Given task — Lay out the items from the line containing "In distance order from the camera, sequence" through the line containing "Answer: the blurred" as a two-column CSV with columns item_text and answer, one row per item. Put each value in a single quoted field, with line breaks replaced by spaces.
##### The input #####
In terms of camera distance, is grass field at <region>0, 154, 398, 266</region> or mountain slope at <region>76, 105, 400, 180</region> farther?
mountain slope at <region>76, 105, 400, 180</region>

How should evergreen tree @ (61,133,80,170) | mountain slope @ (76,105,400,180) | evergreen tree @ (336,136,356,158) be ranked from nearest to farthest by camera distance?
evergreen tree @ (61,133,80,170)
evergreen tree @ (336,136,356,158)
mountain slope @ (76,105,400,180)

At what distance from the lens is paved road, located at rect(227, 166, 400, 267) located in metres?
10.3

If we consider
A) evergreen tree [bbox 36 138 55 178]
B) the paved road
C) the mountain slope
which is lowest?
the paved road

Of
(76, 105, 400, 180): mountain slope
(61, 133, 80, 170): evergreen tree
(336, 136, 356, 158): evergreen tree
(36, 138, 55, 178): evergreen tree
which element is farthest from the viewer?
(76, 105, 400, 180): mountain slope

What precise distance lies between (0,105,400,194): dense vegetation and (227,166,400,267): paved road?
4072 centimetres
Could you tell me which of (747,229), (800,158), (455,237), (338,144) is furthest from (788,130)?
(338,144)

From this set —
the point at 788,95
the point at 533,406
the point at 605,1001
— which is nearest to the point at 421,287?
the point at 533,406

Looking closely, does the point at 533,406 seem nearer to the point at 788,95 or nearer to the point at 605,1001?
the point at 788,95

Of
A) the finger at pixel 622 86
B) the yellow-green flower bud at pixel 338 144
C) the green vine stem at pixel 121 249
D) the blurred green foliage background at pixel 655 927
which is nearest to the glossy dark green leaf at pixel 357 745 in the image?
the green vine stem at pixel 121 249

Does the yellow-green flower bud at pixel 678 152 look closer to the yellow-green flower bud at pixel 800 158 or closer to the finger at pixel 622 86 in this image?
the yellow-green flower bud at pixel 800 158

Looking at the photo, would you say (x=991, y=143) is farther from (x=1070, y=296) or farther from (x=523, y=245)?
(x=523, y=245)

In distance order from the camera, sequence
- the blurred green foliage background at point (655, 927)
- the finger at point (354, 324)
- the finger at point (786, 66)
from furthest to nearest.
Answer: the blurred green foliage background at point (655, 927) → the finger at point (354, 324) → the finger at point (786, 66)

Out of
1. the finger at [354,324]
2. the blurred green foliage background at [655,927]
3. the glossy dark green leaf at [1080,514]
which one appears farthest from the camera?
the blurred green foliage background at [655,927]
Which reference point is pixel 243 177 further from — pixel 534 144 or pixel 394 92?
#####
Task response —
item_text,answer
"In distance order from the camera, sequence - the blurred green foliage background at point (655, 927) - the finger at point (354, 324) - the finger at point (786, 66) from furthest to nearest. Answer:","the blurred green foliage background at point (655, 927) → the finger at point (354, 324) → the finger at point (786, 66)"